- _Selected extract_
*****

Question

How do you find the asymptotes for `y= (3(x+5))/((x+1)(x+2))`?

Answer 1

Horizontal asymptotes: `x=-1 color(white)("XX")andcolor(white)("XX")x=-2`
Vertical asymptote: `y=0`

Explanation:

The denominator of `(3(x+5))/((x+1)(x+2))` will become `0` if `x=-1` or `x=-2`
This results in horizontal asymptotes at these locations (provided the numerator does not also go to `0`, which it doesn't in this case).

Since the degree of the denominator is greater than the degree of the numerator, as `xrarroo, yrarr0`,
providing the vertical asymptote `y=0`.
This could be made explicitly clear as
`color(white)("XXX")y=(3(x+5))/((x+1)(x+2))`

`color(white)("XXX")=(3x+15)/(x^2+3x+2)`

`color(white)("XXX")=(3+15/x)/(x+3+2/x)`

As `xrarroo` `15/xrarr0` and `2/xrarr0`

leaving `lim_(xrarroo) 3/(x+3)` with the constant numerator and the constant added in the denominator becoming less significant as `xrarroo`
So `lim_(xrarroo) 3/(x+3) rarr lim_(xrarroo)1/x rarr 0`

*****

- _Records supplied_
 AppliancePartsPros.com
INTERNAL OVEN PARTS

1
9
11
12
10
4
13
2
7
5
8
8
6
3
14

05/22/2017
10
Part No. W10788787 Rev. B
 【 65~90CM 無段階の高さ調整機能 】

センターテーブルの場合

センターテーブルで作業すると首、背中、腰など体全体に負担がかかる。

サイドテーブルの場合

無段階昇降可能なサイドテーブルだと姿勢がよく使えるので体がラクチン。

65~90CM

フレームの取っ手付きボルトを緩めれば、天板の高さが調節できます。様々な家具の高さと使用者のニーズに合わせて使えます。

*****

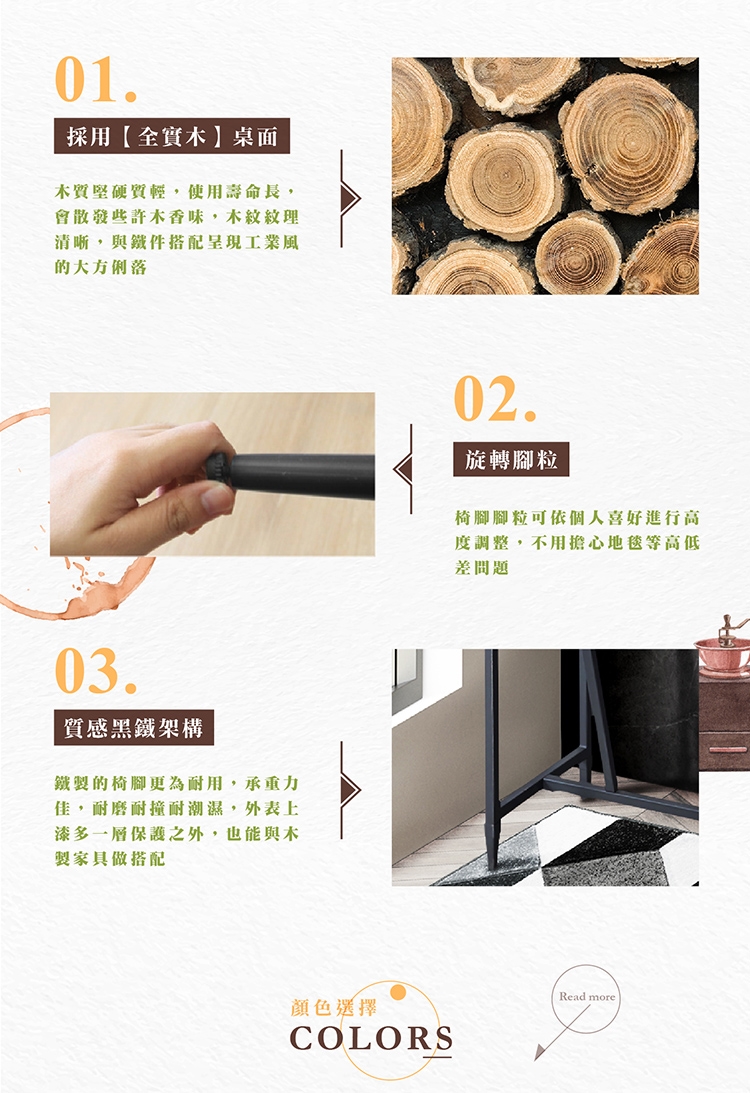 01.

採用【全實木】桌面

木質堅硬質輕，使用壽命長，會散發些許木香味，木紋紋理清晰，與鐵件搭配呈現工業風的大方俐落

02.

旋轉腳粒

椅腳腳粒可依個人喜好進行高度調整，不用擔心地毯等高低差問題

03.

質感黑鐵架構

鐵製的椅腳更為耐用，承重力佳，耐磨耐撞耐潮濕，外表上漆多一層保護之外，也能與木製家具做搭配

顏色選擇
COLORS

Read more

*****

- _Assigned task_
Copy the passage of the asymptotes thread starting with "How do you find" and going on through "in this case).", swapping "locations" for "points".

- _Your response_
How do you find the asymptotes for `y= (3(x+5))/((x+1)(x+2))`?

Answer 1

Horizontal asymptotes: `x=-1 color(white)("XX")andcolor(white)("XX")x=-2`
Vertical asymptote: `y=0`

Explanation:

The denominator of `(3(x+5))/((x+1)(x+2))` will become `0` if `x=-1` or `x=-2`
This results in horizontal asymptotes at these points (provided the numerator does not also go to `0`, which it doesn't in this case).